Antiderivative Of Arccos: The Step Most People Miss
The antiderivative of arccos(x) is $$x\,\arccos(x)-\sqrt{1-x^2}+C$$, and the key step most people miss is using integration by parts with $$u=\arccos(x)$$ and $$dv=dx$$. The standard result is consistent across calculus references and step-by-step worked solutions.
Why this integral matters
The integral $$\int \arccos(x)\,dx$$ is a classic inverse-trig problem because it does not simplify by substitution alone; it requires a deliberate choice of parts.
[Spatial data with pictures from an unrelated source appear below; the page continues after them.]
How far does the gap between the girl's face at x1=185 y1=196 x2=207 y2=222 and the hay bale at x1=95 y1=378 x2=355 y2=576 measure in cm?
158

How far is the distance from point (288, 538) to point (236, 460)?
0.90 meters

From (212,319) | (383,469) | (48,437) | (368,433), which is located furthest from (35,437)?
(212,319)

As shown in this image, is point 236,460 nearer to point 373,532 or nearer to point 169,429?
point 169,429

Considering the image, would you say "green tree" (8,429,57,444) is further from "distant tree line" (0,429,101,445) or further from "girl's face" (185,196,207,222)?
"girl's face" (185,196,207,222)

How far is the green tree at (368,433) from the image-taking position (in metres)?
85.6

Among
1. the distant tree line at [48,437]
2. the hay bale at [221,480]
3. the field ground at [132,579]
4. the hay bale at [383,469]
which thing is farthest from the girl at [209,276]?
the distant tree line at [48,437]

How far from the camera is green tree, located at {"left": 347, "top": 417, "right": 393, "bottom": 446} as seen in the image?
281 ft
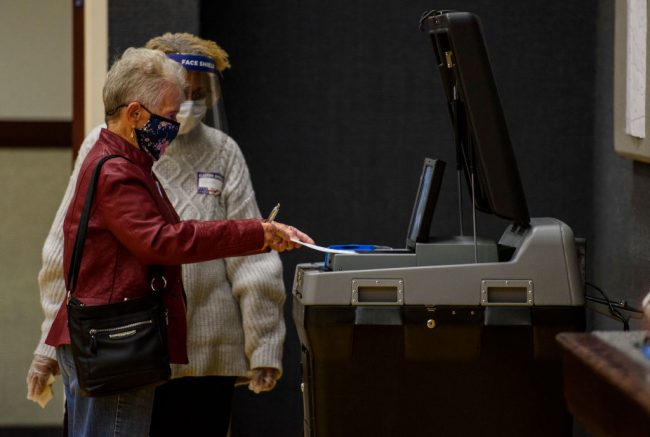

That is why many students can recognize the function but still miss the correct setup on the first attempt.
In practical terms, the solution is a good test of whether you can connect inverse-trigonometric differentiation with integration technique, which is a foundational skill in calculus.
Step-by-step derivation
- Set $$u=\arccos(x)$$ and $$dv=dx$$.
- Then $$du=-\frac{1}{\sqrt{1-x^2}}\,dx$$ and $$v=x$$.
- Apply integration by parts: $$\int u\,dv = uv-\int v\,du$$.
- Substitute the pieces: $$\int \arccos(x)\,dx = x\arccos(x)+\int \frac{x}{\sqrt{1-x^2}}\,dx$$.
- Use the substitution $$t=1-x^2$$, so $$dt=-2x\,dx$$.
- That gives $$\int \frac{x}{\sqrt{1-x^2}}\,dx = -\sqrt{1-x^2}$$.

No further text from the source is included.